## START DATA SHOWN

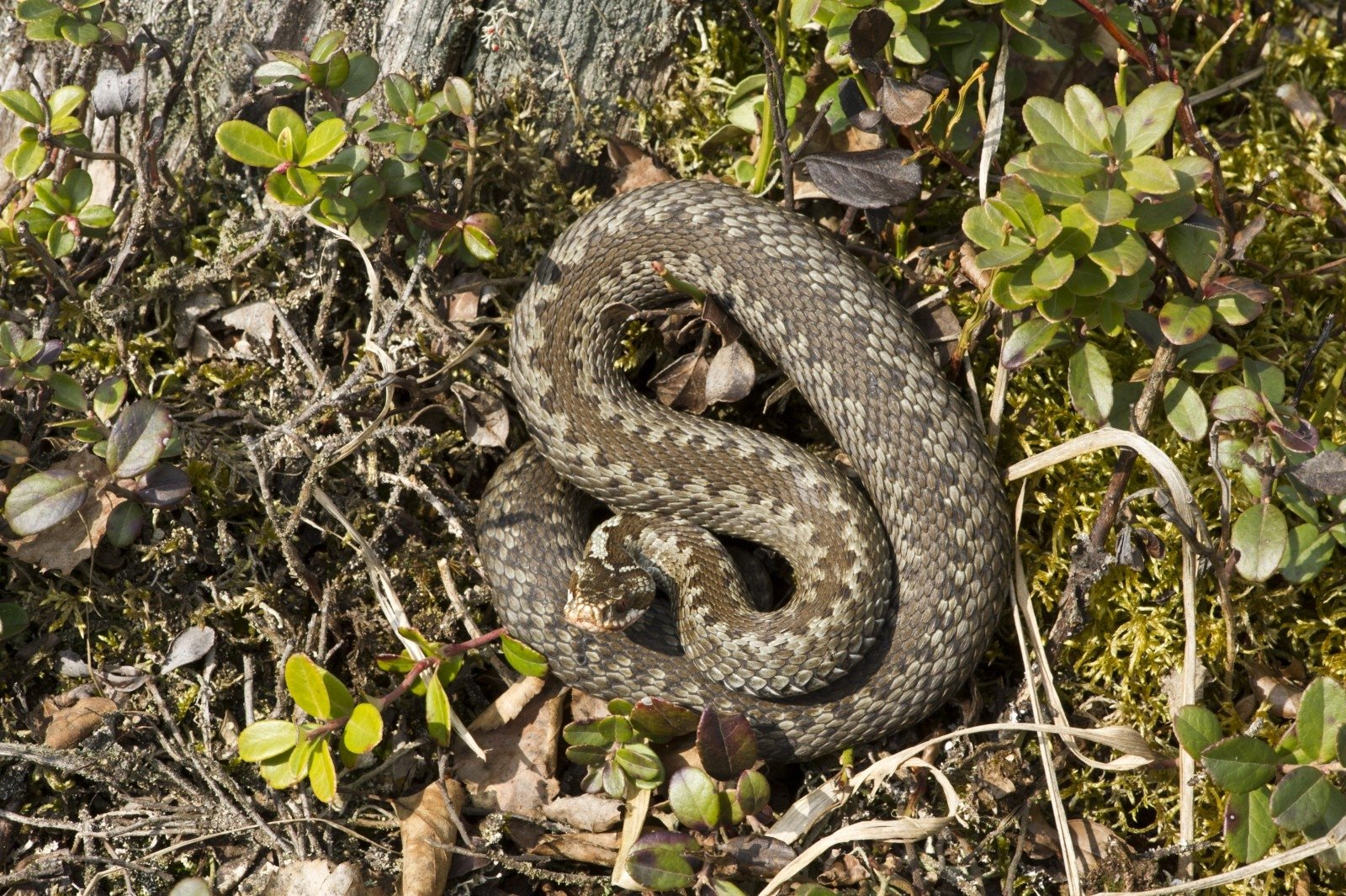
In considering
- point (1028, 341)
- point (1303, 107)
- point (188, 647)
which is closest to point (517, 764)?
point (188, 647)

## END DATA SHOWN

*THE TASK*: Recast every line of the records above as a Markdown table with the columns Row and Line, giving each line its own numbered row. Skip blank lines and leave the pictures out.

*WRITTEN ANSWER*:
| Row | Line |
|---|---|
| 1 | In considering |
| 2 | - point (1028, 341) |
| 3 | - point (1303, 107) |
| 4 | - point (188, 647) |
| 5 | which is closest to point (517, 764)? |
| 6 | point (188, 647) |